7 On Your Side: Expert warns about fire safety dangers if New Jersey legalizes pot

NEW JERSEY (WABC) -- New Jersey state lawmakers are expected to legalize recreational marijuana by the end of the year or early in 2019, but with legal pot comes new dangers, according to a leading national expert on fire safety.

The draft proposal calls for the permitting of 25 grow facilities to supply more than 200 marijuana dispensaries around the state. However, Glenn Corbett -- also a member of New Jersey's Fire Code Council -- tells 7 On Your Side Investigates that the state is not ready for the oversight of these facilities.

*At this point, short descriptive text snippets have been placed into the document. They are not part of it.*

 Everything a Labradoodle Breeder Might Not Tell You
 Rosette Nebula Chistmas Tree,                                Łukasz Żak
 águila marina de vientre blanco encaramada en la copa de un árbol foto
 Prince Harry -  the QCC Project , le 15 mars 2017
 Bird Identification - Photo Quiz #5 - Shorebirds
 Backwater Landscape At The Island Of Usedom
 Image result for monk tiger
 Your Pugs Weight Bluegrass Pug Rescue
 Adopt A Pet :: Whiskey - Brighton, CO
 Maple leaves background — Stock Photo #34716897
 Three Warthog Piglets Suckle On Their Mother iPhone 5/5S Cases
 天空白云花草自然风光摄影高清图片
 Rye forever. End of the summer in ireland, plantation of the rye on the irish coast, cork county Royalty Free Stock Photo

"We're going to end up with the Wild Wild West here," he said. "The doors will be open, people will be pressuring the state government to get permits to grow this material, and we won't have the regulations in place to deal with it."

The inherent dangers of growing marijuana in accelerated conditions, with chemicals, fertilizer and massive amounts of electricity, is evident in the fires and explosions at illegal grow houses in New Jersey and New York City.

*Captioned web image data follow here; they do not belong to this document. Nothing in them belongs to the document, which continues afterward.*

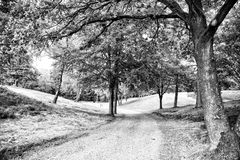 Mystischer Waldweg mit intersting Blitz von der Seite Lizenzfreie Stockbilder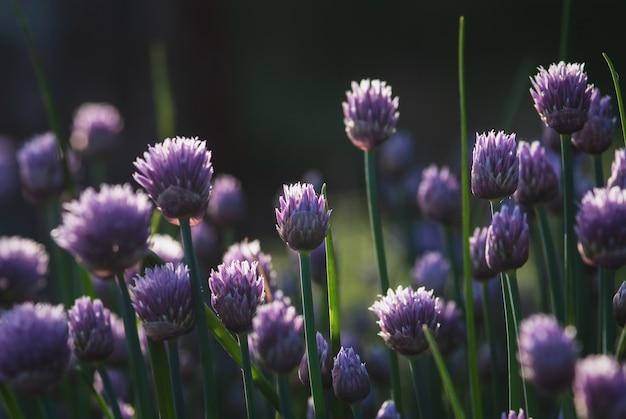 Lila schnittlauchblumen für naturhintergründe, dämmerungsabendlicht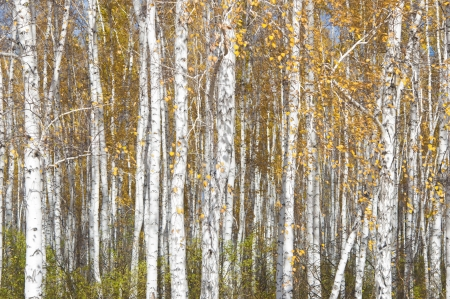 Autumn background. Birches against cloudy sky  photo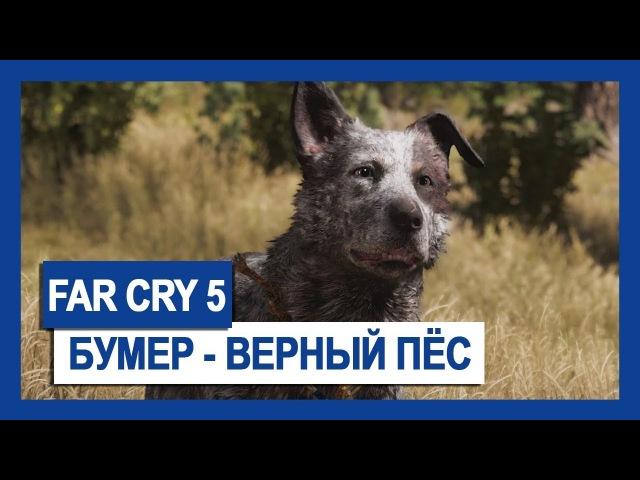 FAR CRY 5: БУМЕР – ВЕРНЫЙ ПЁС
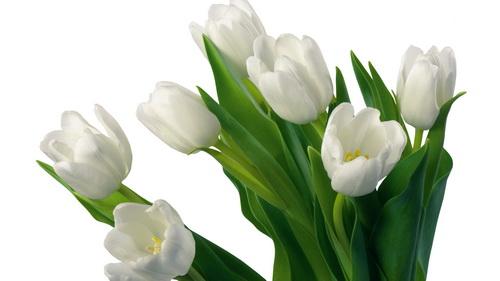 White-tulips_новый размер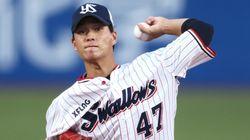 高橋奎二投手とは?板野友美さんと結婚、センバツ優勝を経てヤクルト左のエース候補に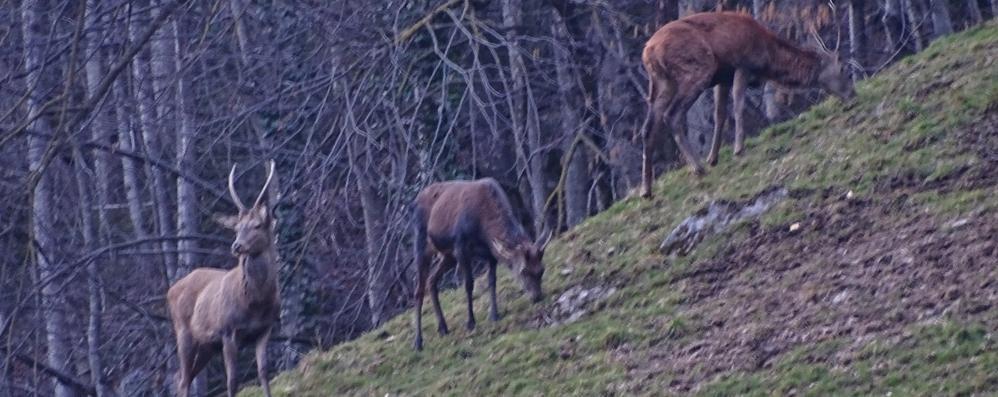 La scampagnata dei cervi a Gandellino Avvistati 11 vicino alle case - Video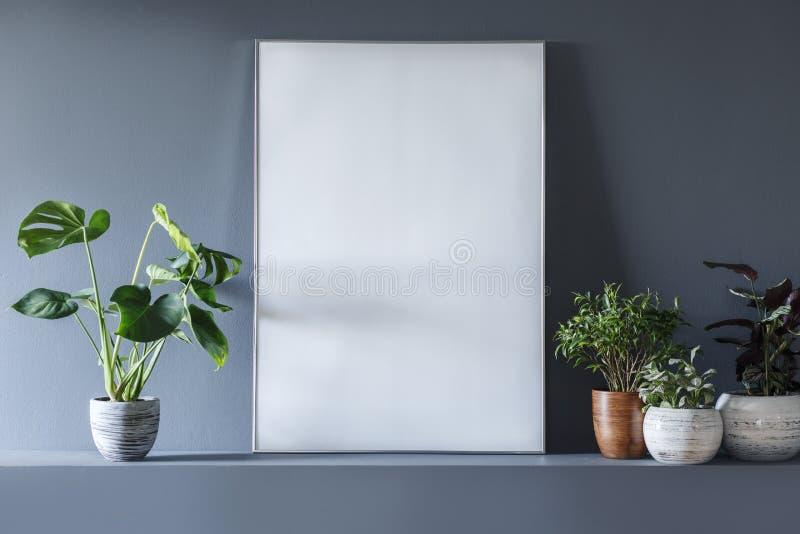 Close-up van model op lege witte affiche in grijze ruimte binnenlands w stock fotografie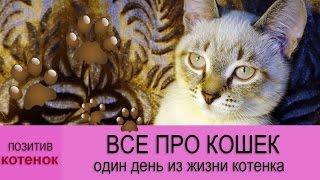 🐾 ВСЕ ПРО КОШЕК: Один день из жизни котенка!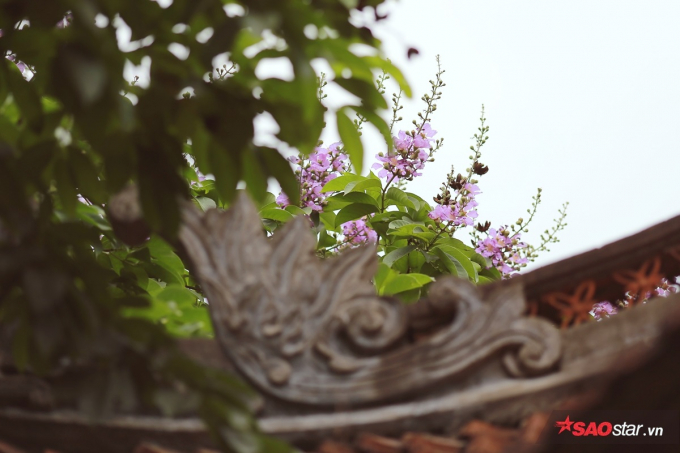 Hoa nở trên mái nhà ở Văn Miếu Quốc Tử Giám.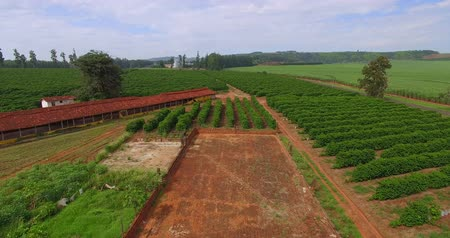 Chicken sheds and coffee plantation on a small property in a small Brazilian town Stok Video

Two years ago, an illegal grow house exploded in the Bronx, killing FDNY Deputy Chief Michael Fahy.

"There won't be any home-grown provision in the New Jersey bill," said State Senator Nicholas Scutari, who is the prime sponsor of the pot legalization measure.

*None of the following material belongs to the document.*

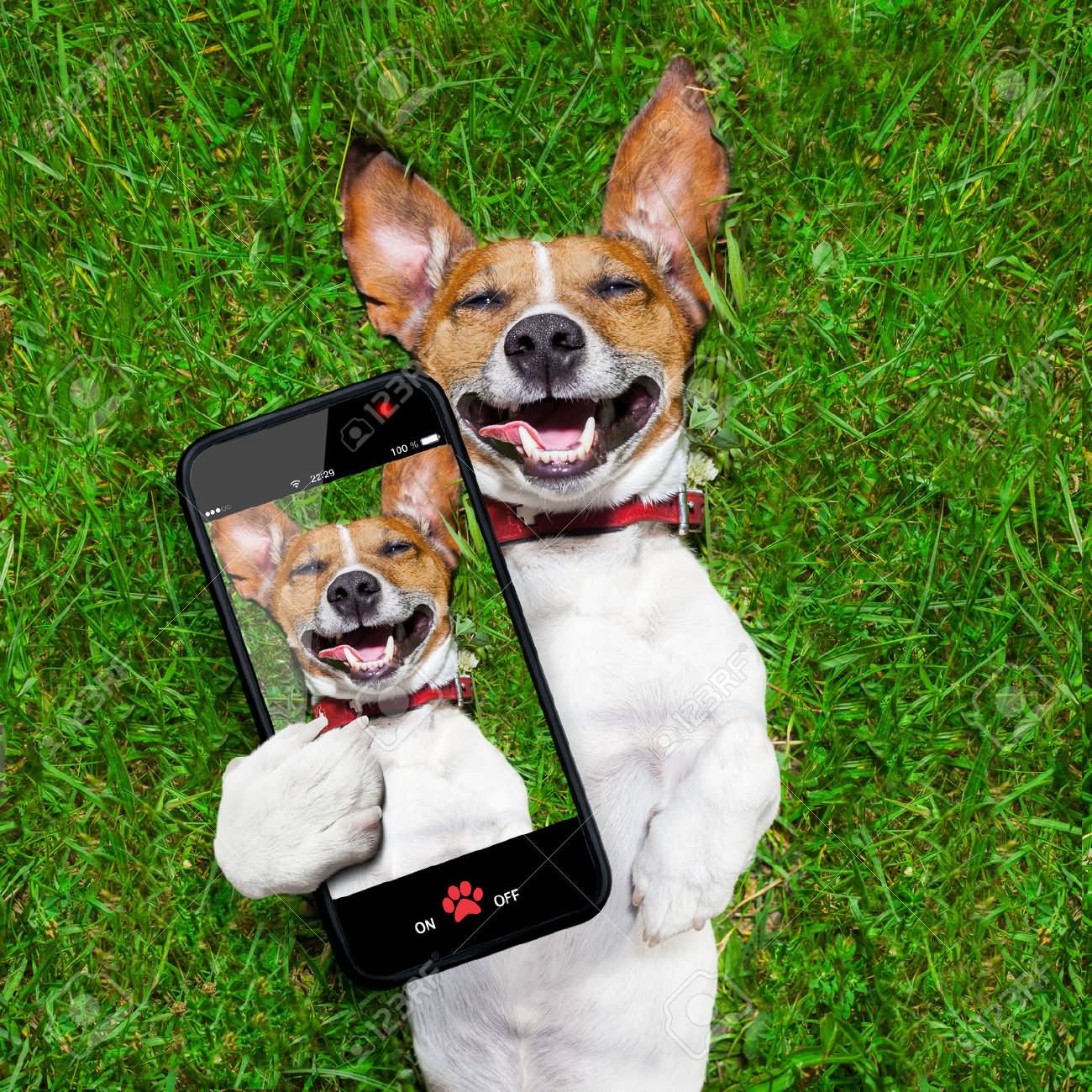 Dog Taking Selfie Funny Laugh Face - photo#27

Scutari says existing local and state fire code will ensure the safety of the legal grow factories.

"We're talking about professional operations," he said. "It's just like manufacturing any other product. This is really a farming activity."
But Corbett, who is a professor of Fire Science at John Jay College, says it is farming but indoors -- using massive amounts of chemicals, fertilizers, butane gas, and lots of electricity.

"There are a lot of hazards here," he said. "That's the reason why we need a separate chapter in our state fire code to deal with this."

Corbett points to California and Colorado as examples for New Jersey to follow when it comes to regulating the grow facilities. Both those states have written separate fire code requirements for pot manufacturing.